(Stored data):

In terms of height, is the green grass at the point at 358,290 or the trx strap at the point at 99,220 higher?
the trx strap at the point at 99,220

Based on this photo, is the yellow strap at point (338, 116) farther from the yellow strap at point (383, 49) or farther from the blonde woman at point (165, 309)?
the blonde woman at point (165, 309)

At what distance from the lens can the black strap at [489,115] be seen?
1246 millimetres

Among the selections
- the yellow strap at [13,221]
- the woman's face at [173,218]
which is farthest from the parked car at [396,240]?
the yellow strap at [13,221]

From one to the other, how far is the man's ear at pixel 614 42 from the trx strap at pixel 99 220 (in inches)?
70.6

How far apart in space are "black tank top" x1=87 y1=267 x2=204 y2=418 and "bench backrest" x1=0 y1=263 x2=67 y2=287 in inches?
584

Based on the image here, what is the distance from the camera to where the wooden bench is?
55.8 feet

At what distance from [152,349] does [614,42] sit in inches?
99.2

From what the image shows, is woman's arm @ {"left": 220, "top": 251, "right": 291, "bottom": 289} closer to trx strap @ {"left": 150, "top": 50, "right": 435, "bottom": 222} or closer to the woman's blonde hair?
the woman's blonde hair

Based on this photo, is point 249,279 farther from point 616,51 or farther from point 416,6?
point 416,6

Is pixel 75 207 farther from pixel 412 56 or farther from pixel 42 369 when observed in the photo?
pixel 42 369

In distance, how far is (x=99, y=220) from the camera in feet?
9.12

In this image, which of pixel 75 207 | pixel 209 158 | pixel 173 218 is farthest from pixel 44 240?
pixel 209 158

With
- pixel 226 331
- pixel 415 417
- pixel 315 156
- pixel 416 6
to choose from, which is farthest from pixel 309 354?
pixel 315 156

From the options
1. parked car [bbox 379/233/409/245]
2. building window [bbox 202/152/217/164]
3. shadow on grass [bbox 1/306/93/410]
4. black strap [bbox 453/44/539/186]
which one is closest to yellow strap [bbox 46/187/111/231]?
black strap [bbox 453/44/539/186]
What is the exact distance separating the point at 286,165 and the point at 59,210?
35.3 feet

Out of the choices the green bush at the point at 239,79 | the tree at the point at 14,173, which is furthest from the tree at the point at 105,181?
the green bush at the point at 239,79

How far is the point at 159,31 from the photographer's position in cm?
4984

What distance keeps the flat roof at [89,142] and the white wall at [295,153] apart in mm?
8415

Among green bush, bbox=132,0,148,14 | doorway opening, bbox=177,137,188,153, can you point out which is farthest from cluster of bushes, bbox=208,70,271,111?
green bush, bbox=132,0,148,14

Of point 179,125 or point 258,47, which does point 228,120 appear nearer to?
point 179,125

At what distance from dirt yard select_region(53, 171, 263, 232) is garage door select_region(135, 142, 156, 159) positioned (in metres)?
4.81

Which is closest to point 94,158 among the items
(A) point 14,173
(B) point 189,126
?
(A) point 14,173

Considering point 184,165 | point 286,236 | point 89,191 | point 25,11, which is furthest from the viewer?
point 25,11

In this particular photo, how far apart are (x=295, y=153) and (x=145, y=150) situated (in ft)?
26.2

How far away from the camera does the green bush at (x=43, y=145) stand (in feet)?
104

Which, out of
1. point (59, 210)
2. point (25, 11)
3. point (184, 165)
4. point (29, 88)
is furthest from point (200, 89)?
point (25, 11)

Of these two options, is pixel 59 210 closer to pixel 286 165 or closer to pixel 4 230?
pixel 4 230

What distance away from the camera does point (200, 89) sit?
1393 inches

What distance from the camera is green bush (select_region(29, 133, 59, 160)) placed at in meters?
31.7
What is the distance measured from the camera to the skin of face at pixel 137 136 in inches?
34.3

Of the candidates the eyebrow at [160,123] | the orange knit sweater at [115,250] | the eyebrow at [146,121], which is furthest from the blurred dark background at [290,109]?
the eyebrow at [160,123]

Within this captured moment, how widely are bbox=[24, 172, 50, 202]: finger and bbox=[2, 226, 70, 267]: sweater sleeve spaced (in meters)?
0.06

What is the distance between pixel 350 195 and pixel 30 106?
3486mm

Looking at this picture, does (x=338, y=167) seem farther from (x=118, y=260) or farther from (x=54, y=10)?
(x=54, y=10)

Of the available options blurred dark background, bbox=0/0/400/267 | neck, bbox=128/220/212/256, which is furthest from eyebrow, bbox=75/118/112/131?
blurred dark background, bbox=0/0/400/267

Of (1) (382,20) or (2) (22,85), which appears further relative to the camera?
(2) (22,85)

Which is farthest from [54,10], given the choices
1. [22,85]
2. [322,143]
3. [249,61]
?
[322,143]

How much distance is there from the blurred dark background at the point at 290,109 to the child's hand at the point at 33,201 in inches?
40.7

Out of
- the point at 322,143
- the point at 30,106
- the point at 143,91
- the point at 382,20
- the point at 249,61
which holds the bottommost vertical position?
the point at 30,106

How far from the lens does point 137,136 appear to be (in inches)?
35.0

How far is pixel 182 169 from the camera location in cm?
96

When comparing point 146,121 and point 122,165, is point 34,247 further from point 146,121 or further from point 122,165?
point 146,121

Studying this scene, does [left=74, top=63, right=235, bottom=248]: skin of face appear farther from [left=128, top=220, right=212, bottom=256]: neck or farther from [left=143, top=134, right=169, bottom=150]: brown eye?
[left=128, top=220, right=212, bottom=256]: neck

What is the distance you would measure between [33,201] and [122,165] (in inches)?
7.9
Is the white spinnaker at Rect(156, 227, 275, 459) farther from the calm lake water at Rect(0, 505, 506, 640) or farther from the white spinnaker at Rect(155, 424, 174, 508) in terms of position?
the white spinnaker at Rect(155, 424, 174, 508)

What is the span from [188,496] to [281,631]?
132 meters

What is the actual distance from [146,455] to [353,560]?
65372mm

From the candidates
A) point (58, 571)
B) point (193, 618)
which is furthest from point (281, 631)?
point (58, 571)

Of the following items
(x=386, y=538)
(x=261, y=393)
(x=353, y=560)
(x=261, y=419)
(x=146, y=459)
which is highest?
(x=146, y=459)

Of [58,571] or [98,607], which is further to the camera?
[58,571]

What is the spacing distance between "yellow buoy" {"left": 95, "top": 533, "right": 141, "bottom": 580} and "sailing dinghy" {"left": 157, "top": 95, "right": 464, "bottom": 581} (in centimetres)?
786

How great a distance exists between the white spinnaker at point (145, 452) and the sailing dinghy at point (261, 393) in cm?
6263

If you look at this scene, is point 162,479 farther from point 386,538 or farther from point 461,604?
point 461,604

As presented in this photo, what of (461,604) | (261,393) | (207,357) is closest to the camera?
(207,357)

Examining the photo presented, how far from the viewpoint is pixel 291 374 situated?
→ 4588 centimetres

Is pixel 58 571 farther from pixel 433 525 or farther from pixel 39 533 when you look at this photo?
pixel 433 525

(Objective):
Copy the stretch of the data from the line containing "Of the following items" through the end of the data. Leave every line unchanged except the answers, where each coordinate and distance is raised by 20.

(Result of the exercise):
Of the following items
(x=386, y=538)
(x=261, y=393)
(x=353, y=560)
(x=261, y=419)
(x=146, y=459)
which is highest?
(x=166, y=479)

Of [58,571] or [98,607], which is further to the camera?
[78,591]

What is the spacing distance between "yellow buoy" {"left": 95, "top": 533, "right": 141, "bottom": 580} and "sailing dinghy" {"left": 157, "top": 95, "right": 464, "bottom": 581} (in centimetres)?
806

How great a distance exists between the white spinnaker at point (145, 452) and the sailing dinghy at point (261, 393) in cm?
6283

If you look at this scene, is point 162,479 farther from point 386,538 or farther from point 461,604?
point 481,624

As presented in this photo, what of (461,604) | (261,393) | (207,357) is closest to the camera?
(227,377)

Examining the photo presented, how far from the viewpoint is pixel 291 374 situated?
→ 4608 centimetres

Is pixel 58 571 farther from pixel 433 525 or farther from pixel 39 533 when you look at this photo?
pixel 453 545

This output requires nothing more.